Nanonets for your IDP workflows
Nanonets is an intelligent document processing software that uses machine learning to automate all kinds of data extraction/processing workflows.
It utilizes a combination of OCR and deep learning algorithms to accurately extract data from various types of documents, such as invoices, receipts, bank statements, contracts and more.
Nanonets offers several advantages as an IDP solution, such as its ability to handle a wide range of document types, its high level of accuracy, and its ease of use. With Nanonets, users can quickly and easily extract data from documents, which can save them a significant amount of time and effort.

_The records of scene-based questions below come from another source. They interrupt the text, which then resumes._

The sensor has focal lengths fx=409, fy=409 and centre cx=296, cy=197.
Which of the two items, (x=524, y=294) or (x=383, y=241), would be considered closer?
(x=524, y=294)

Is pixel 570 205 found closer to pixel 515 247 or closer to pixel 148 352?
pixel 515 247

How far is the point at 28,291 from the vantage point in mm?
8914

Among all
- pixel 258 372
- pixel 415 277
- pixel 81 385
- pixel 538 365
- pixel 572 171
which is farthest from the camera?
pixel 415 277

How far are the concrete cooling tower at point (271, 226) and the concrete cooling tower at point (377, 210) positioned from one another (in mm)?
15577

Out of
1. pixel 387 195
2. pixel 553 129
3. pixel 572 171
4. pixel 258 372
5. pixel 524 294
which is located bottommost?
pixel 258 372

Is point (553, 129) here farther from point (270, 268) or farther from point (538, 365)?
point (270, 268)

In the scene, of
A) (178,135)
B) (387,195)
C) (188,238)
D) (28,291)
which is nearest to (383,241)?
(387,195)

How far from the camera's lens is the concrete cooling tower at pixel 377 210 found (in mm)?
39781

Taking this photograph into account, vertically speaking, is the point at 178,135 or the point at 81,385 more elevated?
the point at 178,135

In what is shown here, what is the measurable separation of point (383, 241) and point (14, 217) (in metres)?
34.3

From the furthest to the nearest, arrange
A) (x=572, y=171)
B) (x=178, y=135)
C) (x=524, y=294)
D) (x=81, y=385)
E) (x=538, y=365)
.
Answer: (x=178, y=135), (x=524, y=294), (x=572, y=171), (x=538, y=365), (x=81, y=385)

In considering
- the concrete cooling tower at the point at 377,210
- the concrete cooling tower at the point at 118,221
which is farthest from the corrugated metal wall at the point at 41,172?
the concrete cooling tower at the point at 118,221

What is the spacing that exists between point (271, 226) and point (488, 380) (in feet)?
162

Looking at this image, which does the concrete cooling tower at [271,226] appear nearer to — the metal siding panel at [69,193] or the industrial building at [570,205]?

Businesses that can effectively utilize cutting-edge technologies like IDP will have significant advantages in terms of efficiency and effectiveness. These technologies have the power to automate processes, reduce errors and increase efficiency. It's important to keep in mind that AI-based automation platforms are not magic solutions, they are the outcome of careful planning and collaboration between experts to solve real-world problems.
With the growing demand for automation and the increasing importance of data, IDP technology is poised to play a vital role in shaping the future of business. The time to invest in IDP is now, for those who do will be the ones who reap the benefits in the long run.